A few times a month, a man's voice calls out to Neal Zumberge from the darkness of his jail cell.
"Help! Help!" the man cries.
Zumberge is dreaming. He steps out of his New Brighton home and sweeps a flashlight from side to side. Frogs croak in a nearby swamp. The man keeps calling.
"I can't find him, because it's really dark," Zumberge said in a jailhouse interview Tuesday afternoon. "My cellmate said I wake up screaming sometimes. It's a scary dream."
Zumberge shared the dream Tuesday on the eve of his sentencing for the May 5, 2014, murder of his neighbor, Todd Stevens — a killing he said that he deeply regrets and for which he faces life in prison.

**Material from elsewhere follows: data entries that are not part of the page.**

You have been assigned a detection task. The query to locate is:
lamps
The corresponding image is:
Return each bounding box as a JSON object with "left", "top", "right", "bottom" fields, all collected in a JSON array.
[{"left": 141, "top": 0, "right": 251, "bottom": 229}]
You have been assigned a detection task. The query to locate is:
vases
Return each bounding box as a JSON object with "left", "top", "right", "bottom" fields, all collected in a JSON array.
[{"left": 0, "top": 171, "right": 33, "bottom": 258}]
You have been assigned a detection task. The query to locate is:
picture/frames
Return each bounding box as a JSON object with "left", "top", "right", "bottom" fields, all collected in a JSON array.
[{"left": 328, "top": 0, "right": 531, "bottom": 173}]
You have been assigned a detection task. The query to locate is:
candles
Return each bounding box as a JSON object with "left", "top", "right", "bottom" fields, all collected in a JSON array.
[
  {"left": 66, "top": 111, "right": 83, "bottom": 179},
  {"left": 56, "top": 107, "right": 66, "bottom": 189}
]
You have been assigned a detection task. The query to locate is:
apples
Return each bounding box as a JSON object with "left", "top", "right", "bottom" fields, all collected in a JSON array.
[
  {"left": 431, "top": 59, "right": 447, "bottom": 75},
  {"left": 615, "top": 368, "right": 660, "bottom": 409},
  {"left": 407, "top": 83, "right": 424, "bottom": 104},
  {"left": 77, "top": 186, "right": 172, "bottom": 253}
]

The man in the dark doesn't sound like Stevens. And even though Zumberge believes he acted in self-defense, he knows the dream that's haunted him for six months is a reminder of that day when a yearslong dispute between the two households boiled over.
"I'm sorry for his family and my family, and all the hurt that I've caused," Zumberge said. "It was my fault, too. I was being pigheaded."
Zumberge was at times pensive, and fidgeted with his eyeglasses in his hands as he reflected on Stevens' murder, and the possibility of spending the rest of his life behind bars.